NJ Mvondo is a media diversity advocate who spent years working in an independent bookstore in Palo Alto, before founding Multiculturalism Rocks, an online platform that advocates for cultural diversity in media, especially in children’s content.
“Something I observed was that many families came in asking for these books, and they had trouble finding them,” she said. “But when these books would be on the floor, they would sell quickly. They would usually sell out.”
And when bookstores do stock these books, an added barrier is their cost, Mvondo noted.
“Some of the families that really need those books don’t have enough of a budget for them,” she said. “They’re focused on buying food, paying rent and taking the kids to school and all that.”
Many libraries also are struggling to acquire bilingual children’s books.
“People see a book and they’re like, ‘Well, I saw it on Amazon. How come you can’t just order it?’ And we really wish it was that easy,” said Elizabeth Perez, a children’s librarian at San Francisco Public Library.

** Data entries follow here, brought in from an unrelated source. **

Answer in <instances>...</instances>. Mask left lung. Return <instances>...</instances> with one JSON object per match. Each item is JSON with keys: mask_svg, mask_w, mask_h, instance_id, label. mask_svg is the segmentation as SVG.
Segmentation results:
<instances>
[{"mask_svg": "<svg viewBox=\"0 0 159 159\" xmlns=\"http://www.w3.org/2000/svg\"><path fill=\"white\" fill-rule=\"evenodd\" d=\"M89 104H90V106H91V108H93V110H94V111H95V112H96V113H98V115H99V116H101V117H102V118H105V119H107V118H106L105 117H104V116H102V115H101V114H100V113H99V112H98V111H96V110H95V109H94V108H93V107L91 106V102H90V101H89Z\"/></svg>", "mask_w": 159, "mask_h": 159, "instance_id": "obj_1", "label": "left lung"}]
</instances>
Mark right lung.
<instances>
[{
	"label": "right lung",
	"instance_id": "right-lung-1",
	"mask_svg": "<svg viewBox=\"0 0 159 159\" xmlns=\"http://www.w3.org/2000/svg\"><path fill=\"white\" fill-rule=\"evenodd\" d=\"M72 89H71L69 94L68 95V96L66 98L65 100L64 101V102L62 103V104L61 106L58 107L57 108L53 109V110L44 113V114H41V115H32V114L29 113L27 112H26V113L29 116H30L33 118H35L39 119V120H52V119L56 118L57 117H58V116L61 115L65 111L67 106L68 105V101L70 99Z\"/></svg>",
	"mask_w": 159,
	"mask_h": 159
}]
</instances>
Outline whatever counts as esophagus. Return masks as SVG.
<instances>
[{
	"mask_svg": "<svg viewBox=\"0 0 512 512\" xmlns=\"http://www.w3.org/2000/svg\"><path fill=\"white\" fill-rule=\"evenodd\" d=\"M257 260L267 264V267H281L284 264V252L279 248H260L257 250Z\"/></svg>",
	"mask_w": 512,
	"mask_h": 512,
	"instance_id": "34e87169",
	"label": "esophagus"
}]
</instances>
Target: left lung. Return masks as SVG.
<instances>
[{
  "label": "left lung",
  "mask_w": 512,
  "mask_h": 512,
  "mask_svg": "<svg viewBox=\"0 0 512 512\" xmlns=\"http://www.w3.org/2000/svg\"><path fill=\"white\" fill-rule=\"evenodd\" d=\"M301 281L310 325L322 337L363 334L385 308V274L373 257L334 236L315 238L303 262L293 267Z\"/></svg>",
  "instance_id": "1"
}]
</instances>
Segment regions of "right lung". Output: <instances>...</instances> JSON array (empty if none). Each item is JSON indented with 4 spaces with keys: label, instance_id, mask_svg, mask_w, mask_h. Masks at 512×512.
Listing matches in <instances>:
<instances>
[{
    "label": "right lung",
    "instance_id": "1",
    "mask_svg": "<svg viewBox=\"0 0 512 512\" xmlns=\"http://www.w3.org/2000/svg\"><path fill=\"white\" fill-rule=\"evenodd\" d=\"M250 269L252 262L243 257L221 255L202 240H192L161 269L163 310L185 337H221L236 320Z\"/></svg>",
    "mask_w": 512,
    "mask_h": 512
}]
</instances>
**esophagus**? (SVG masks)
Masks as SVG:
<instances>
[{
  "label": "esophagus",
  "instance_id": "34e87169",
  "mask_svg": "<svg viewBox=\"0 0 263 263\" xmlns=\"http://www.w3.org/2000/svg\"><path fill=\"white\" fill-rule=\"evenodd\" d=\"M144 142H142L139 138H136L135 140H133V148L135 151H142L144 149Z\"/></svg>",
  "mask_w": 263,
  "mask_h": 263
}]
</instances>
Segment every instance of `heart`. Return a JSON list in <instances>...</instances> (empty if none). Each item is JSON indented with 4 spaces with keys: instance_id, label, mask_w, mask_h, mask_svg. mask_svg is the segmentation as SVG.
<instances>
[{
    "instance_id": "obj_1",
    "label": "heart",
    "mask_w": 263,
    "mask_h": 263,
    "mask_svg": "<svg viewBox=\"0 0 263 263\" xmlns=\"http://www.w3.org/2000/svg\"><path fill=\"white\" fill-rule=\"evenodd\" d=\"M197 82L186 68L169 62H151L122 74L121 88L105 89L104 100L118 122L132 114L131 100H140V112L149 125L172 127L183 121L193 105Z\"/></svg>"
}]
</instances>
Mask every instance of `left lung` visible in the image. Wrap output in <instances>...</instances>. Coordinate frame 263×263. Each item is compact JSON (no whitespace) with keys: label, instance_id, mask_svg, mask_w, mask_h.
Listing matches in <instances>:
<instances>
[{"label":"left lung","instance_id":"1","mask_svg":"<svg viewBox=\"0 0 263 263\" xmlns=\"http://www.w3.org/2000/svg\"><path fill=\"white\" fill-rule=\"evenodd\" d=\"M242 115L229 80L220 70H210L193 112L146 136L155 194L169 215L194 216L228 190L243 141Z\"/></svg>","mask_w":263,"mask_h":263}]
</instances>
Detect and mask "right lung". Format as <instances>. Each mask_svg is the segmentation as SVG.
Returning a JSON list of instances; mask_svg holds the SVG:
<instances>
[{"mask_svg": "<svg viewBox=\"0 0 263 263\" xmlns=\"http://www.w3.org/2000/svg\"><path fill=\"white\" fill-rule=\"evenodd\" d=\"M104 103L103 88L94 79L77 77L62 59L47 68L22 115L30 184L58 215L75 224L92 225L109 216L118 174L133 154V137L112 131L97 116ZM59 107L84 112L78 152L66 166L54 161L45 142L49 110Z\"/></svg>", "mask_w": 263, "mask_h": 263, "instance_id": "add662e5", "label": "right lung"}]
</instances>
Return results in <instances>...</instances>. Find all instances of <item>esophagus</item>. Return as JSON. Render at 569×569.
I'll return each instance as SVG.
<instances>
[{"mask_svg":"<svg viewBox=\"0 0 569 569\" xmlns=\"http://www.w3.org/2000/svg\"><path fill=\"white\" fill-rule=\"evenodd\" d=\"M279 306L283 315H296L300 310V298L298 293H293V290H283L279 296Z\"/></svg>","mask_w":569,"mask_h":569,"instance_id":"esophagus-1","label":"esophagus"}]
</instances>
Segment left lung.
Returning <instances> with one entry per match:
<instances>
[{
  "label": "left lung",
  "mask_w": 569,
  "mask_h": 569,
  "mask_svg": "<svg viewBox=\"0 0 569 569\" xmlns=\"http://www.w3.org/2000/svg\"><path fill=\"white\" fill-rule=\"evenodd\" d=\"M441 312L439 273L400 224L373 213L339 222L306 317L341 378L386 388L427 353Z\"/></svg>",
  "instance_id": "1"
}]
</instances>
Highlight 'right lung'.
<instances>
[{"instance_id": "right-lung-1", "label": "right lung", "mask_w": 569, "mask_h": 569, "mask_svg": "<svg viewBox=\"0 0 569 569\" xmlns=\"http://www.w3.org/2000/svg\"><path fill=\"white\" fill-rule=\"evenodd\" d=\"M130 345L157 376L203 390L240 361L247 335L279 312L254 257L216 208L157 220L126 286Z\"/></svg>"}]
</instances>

Most bilingual titles are self-published or put out by indie presses, Perez said, which makes them hard to find on the approved-vendor lists the library uses to purchase books.
“Sometimes our own hands are tied,” she said.
It doesn’t help matters that California voters in 1986 declared English the state’s “official language” with the overwhelming passage of Proposition 63. That was followed 12 years later by Proposition 227, which significantly restricted bilingual education in the state’s public schools.
However, since Prop 227’s appeal in 2016, the California Department of Education has worked to increase bilingual programs. Mvondo said together with this effort, she’s starting to see more bilingual titles with diverse protagonists addressing social justice themes. “It’s growing,” she said. “The No. 1 factor has been mobilization from children’s authors, illustrators and publishers.”
She added, “These books for kids are one of those very rare things in literacy that bring a whole family or community together.”
Inspiring real-world change
Such is the case with Mónica Brown’s “Waiting for the Biblioburro” — or “Esperando el Biblioburro” — which tells the story of a mobile library that travels throughout rural Colombia bringing books to children.
Brown said she was recently contacted by an educator in the Philippines who was deeply inspired by the story.
“When I read that book, it gave me an idea that I could replicate that,” said Ana Maria Bacudio, a medical technologist in the Philippines.
A few years ago, Bacudio launched a roving literary service for children in underserved communities around her country. There are no burros in the Philippines, she said, so she started out on a motorcycle and eventually upgraded to a jeep, calling it the “Jeepney of Hope.”
Bacudio said her mobile library features many bilingual books on social justice themes. When children from poor, rural communities get their hands on these books, they become aware of their rights, and start to dream, she said.
“It brings children joy, the joy of reading,” Bacudio said. “Most of all, it brings them hope.”